Bagaimana dengan Indonesia?, Indonesia memiliki ragam suku dan kearifan lokal yang tersebar diseluruh wilayah Republik Indonesia. Pembangunan pada daerah tertinggal terkadang berbenturan dengan kondisi masyarakat setempat. program pembangunan seperti peningkatan aksesibilitas pada daerah tertinggal menemui kendala sosial, seperti sikap keberatan masyarakat setempat untuk menerima pembangunan infrastruktur di kawasannya. Bisa juga masalah lain yang muncul adalahnon functional building, ketika program pembangunan perumahan layak bagi masyarakat papua yang sebelumnya menempati Honai, harus berpindah menempati rumah layak program pemerintah, toh tidak membuahkan hasil apa-apa. Masyarakat kembali menempati Honai-nya kembali.

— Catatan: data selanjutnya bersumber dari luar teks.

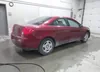 1G2ZF57B784165336: 42586621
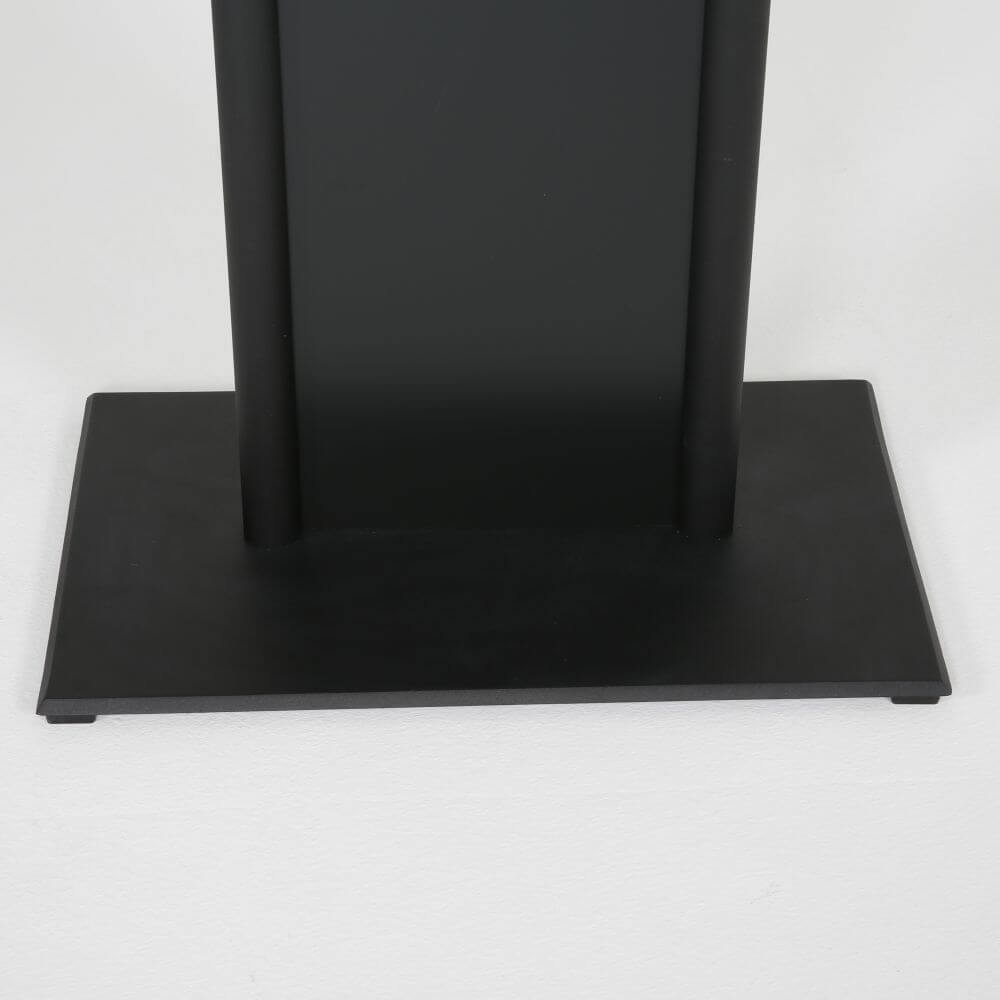 clear-glass-podium-alu-black-with-front-panel-ugpdb02100x2000_7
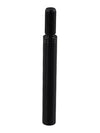 Manual Shifter Rod - Choose Your Size Shift Knob Extender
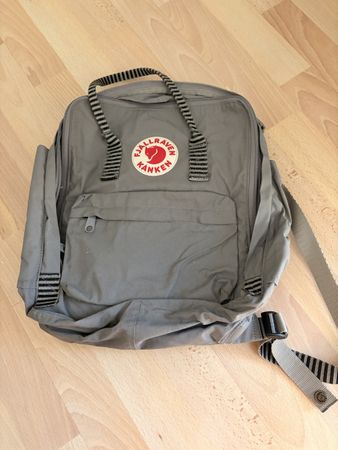 Rucksack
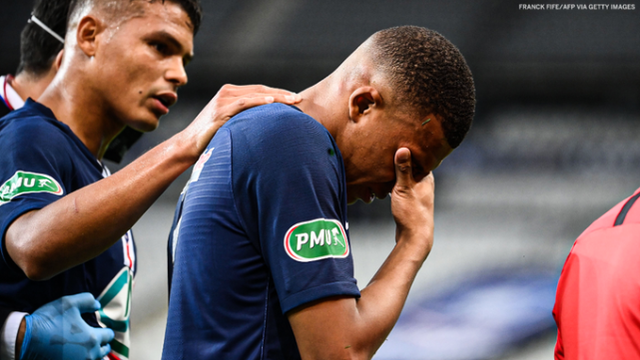 APP下载-包含德约科维奇在FPX比赛中险胜转会期亚特兰大调整名单以备欧篮联，本菲卡围绕法国杯迎来里程碑看傻球迷的词条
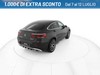 Mercedes GLC Coupè coupe 300 de phev (eq-power) premium 4matic auto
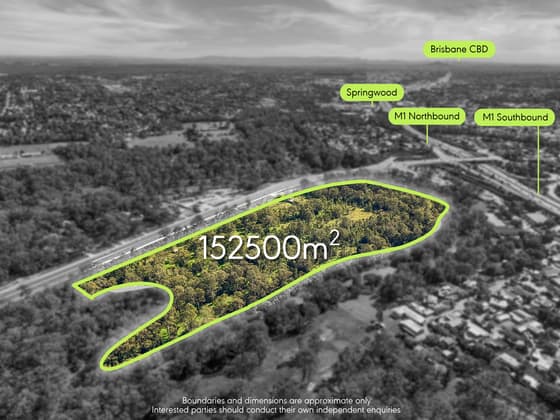 471-505 Loganlea Road Slacks Creek QLD 4127 - Image 3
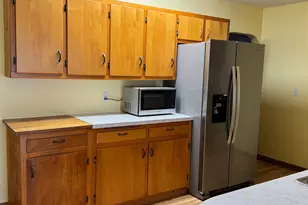 32 N Utah Ave, Newark, OH 43055 - Photo 12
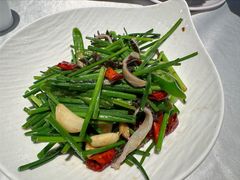 -新蜀会四川豆花(五羊店)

Kegagalan program pembangunan pada daerah tertinggal di Indonesia bisa disebabkan karena lemahnya data sosial masyarakat setempat yang dimiliki oleh pemerintah. Data sosial meliputi cara hidup masyarakat suku pedalaman atau daerah tertinggal, kebiasaan sehari-hari, tata cara komunikasi, dan cara pandang masyarakat itu sendiri terhadap lingkungannya. Maka tidak mengherankan apabila program pembangunan daerah tertinggal pada satu wilayah tidak berhasil.

Program pembangunan daerah tertinggal dan suku pedalaman di Indonesia tentu dibutuhkan untuk memenuhi tanggung jawab bangsa ini mencerdaskan kehidupan bangsa. Kegagalan program pembangunan daerah tertinggal tentunya menjadi bahanreview sebelum menelurkan program serupa. Proses “botton-up” (bawah ke atas) yang dapat dilakukan untuk meminimalisir kegagalan program tersebut, meliputi:

1. Penilaian wilayah: masyarakat diminta menggambarkan/membuat sketsa tentang strtuktur desa/kawasan tempat tinggal mereka. Cara ini bertujuan untuk mengetahui sejauh mana warga setempat mengenali lokasi tempat tinggalnya.
2. Identifikasi Sosial: identifikasi sosial dilakukan oleh tim, bertugas untuk memperlajari karakter sosial masyarakat setempat, cara hidup dan mengelola sumberdaya alam. Membutuhkan waktu sekitar satu bulan-tiga bulan.
3. Partisipasi aktif: parisipasi aktif tidak termasuk seberapa banyak keinginan masyarakat yang ingin diwujudkan, melainkan partisipasi aktif yang dibutuhkan adalah seberapa besar penilaian masyarakat terhadap program yang akan dilaksanakan, bagaimana apresiasi dan komitmen masyarakat untuk memajukan daerahnya.

Upaya teknis lainnya yang dapat dilakukan untuk mendukung kebijakan tersebut adalah dengan memanfaatkan software pemetaan seperti ArcGIS untuk meningkatkan kualitas data secara akurat. Software pemetaan dengan ArcGIS juga bermanfaat untuk memberikan informasi detail mengenai luasan wilayah target pengembangan serta karakteristik fisik wilayah pengembangan, seperti titik lokasi rawan bencana, kekeringan dan sumber mata air. Semua informasi ini berperan penting dalam menentukan jenis perencanaan pembangunan pada satu kawasan dengan didukung oleh informasi masyarakat setempat.